At UNC, the story was pretty much the same as the Goldwater findings. The faculty categories grew somewhat more slowly between 1993 and 2010—by 8 percent at UNC schools, compared to the Goldwater results of 17.6 percent. However, combining graduate students with all faculty as in the Goldwater study may understate the actual growth of the faculty. UNC graduate assistants fell slightly as a percentage of enrollment between 1993 and 2010. This decline depressed the overall change. Faculty numbers, as reported in the narrower IPEDS Instructional/Research/Service category, rose by 31 percent.

As troubling as the growth in faculty in the UNC system may or may not be, the increase in Administrative/Professional positions per 100 students was even worse. They grew at a dramatic—perhaps even alarming—rate from 1993 to 2010: 67 percent (compared with 39 percent in the Goldwater study).

The SHEEO study combined the categories differently: Clerical workers were added to the Technical staff and Skilled workers to the Maintenance and Service personnel. The rest of the job categories were left alone. The SHEEO study showed that the Administrative and Professional categories had opposing trends. For universities classified as “Very High Research,” administrative employees dropped by 15 percent between 2001 and 2009, while “other professionals” grew by only 2 percent. At “High Research” schools, executive and administrative employees dropped by 26 percent between 2001 and 2009, while “other professionals” grew by 8 percent. 

These tendencies were similar for UNC schools in that same 2001 to 2009 time frame—only much more emphatic. Administrators per 100 students dropped 33 percent, but that loss was more than offset by a 29 percent rise in professional employees per 100 students (there are many more professional employees than administrators). It may also be that many administration jobs were reclassified as professional in that time period.
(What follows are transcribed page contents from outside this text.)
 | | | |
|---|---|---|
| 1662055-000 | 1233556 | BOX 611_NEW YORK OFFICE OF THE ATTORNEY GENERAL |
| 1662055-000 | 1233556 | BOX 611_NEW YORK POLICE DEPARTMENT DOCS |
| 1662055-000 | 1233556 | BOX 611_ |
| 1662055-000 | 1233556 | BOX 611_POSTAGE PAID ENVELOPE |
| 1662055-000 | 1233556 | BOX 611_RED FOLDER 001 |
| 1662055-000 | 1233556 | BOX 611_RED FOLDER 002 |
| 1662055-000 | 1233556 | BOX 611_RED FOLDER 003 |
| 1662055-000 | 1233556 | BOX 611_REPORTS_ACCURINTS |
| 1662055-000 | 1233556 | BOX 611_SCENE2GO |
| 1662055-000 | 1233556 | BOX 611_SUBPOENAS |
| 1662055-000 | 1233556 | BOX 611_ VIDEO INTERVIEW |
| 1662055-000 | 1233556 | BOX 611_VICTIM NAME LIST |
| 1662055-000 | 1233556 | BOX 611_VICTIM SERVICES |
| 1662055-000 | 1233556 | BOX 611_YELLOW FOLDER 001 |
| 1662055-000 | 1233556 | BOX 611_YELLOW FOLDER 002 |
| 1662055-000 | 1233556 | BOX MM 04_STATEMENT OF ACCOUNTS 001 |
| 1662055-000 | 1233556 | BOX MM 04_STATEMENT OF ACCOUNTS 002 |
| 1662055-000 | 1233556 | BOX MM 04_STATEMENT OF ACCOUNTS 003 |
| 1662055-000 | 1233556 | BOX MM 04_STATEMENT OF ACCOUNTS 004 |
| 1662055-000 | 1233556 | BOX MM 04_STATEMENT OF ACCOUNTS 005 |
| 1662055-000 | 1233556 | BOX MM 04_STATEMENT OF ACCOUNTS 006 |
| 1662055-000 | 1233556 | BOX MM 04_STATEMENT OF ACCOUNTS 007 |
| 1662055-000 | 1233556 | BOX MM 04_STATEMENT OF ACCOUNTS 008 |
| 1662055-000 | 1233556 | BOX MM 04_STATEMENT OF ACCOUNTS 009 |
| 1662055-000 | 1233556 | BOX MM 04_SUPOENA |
What can be said about the explosive growth of the Professional category, which even the SHEEO study says has grown faster than enrollment? Certainly this trend is connected to higher education’s tendency toward “mission creep”: many schools are now attempting to perform functions that were formerly outside of higher education’s traditional scope—and it is in the additional activities where Professional staff are likely to be found.  

For instance, both the Arizona universities (cited for their explosive growth of administrators and professionals in the Goldwater study) and the UNC system have become heavily involved in their state’s economic development efforts—with questionable effects. Most universities have also become more involved in social issues—both on campus, where all manner of multicultural and diversity offices abound that are not directly part of the academic mission, and off campus, as at Syracuse University, where involvement in the community is taking precedence over more traditional academic pursuits. Even the recent austerity imposed by the economic downturn has not changed the way academia thinks—some schools in the UNC system were hiring new diversity officers even as they trimmed faculty and reduced course offerings.

But for politicians and university officials looking to make cuts at UNC schools and elsewhere—as they will likely have to do in the near future, the bloat is plain to see. They question is whether they have the will to pick such obvious low fruit as academia’s vast and growing army of non-faculty “Professionals.”